Exercise directions -
With the images removed, reproduce each entry below word for word.

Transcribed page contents
※ ※ ※

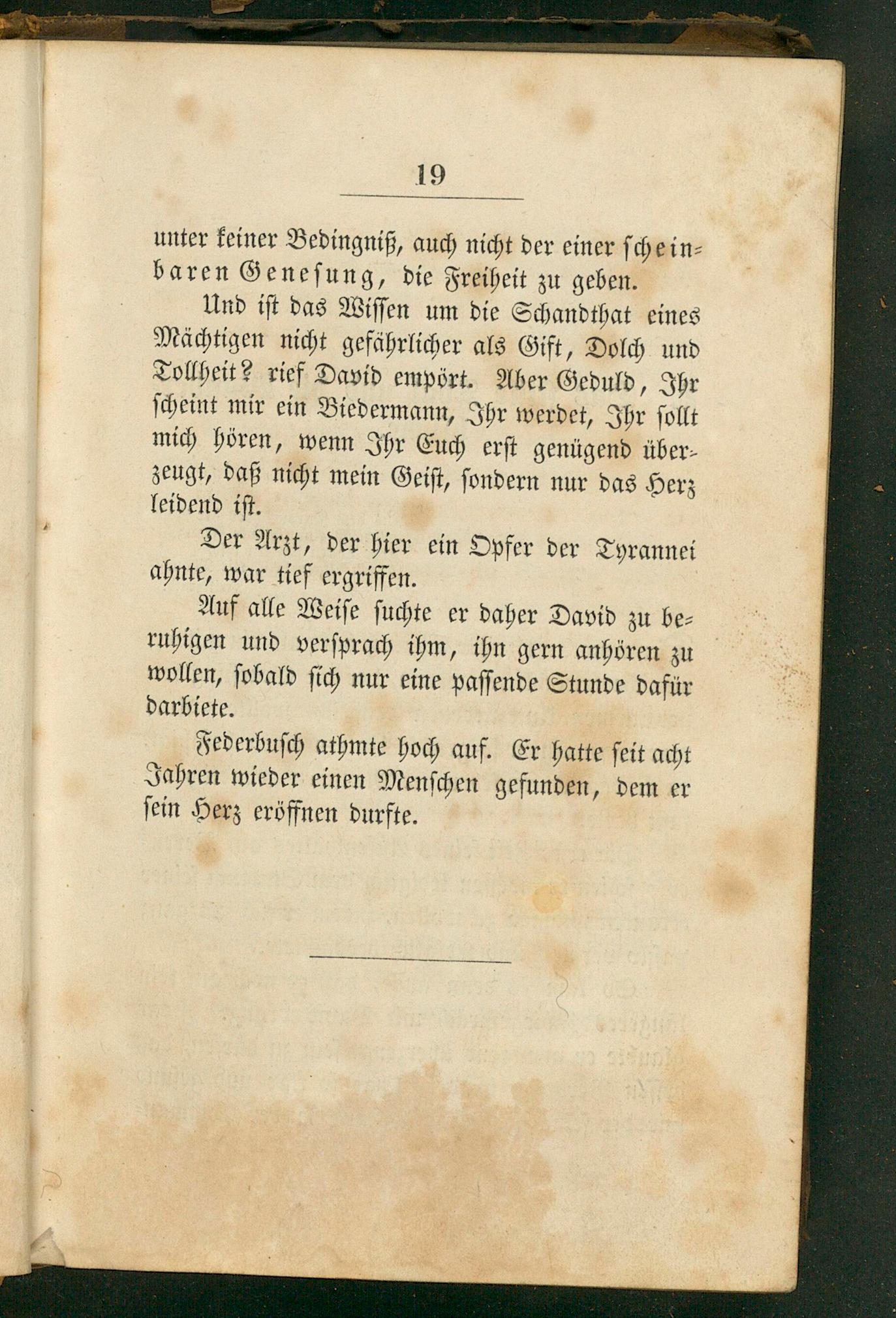 19

unter keiner Bedingniß, auch nicht der einer scheinbaren Genesung, die Freiheit zu geben.

Und ist das Wissen um die Schandthat eines Mächtigen nicht gefährlicher als Gift, Dolch und Tollheit? rief David empört. Aber Geduld, Ihr scheint mir ein Biedermann, Ihr werdet, Ihr sollt mich hören, wenn Ihr Euch erst genügend überzeugt, daß nicht mein Geist, sondern nur das Herz leidend ist.

Der Arzt, der hier ein Opfer der Tyrannei ahnte, war tief ergriffen.

Auf alle Weise suchte er daher David zu beruhigen und versprach ihm, ihn gern anhören zu wollen, sobald sich nur eine passende Stunde dafür darbiete.

Federbusch athmte hoch auf. Er hatte seit acht Jahren wieder einen Menschen gefunden, dem er sein Herz eröffnen durfte.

※ ※ ※

Answer to the exercise -
 19

unter keiner Bedingniß, auch nicht der einer scheinbaren Genesung, die Freiheit zu geben.

Und ist das Wissen um die Schandthat eines Mächtigen nicht gefährlicher als Gift, Dolch und Tollheit? rief David empört. Aber Geduld, Ihr scheint mir ein Biedermann, Ihr werdet, Ihr sollt mich hören, wenn Ihr Euch erst genügend überzeugt, daß nicht mein Geist, sondern nur das Herz leidend ist.

Der Arzt, der hier ein Opfer der Tyrannei ahnte, war tief ergriffen.

Auf alle Weise suchte er daher David zu beruhigen und versprach ihm, ihn gern anhören zu wollen, sobald sich nur eine passende Stunde dafür darbiete.

Federbusch athmte hoch auf. Er hatte seit acht Jahren wieder einen Menschen gefunden, dem er sein Herz eröffnen durfte.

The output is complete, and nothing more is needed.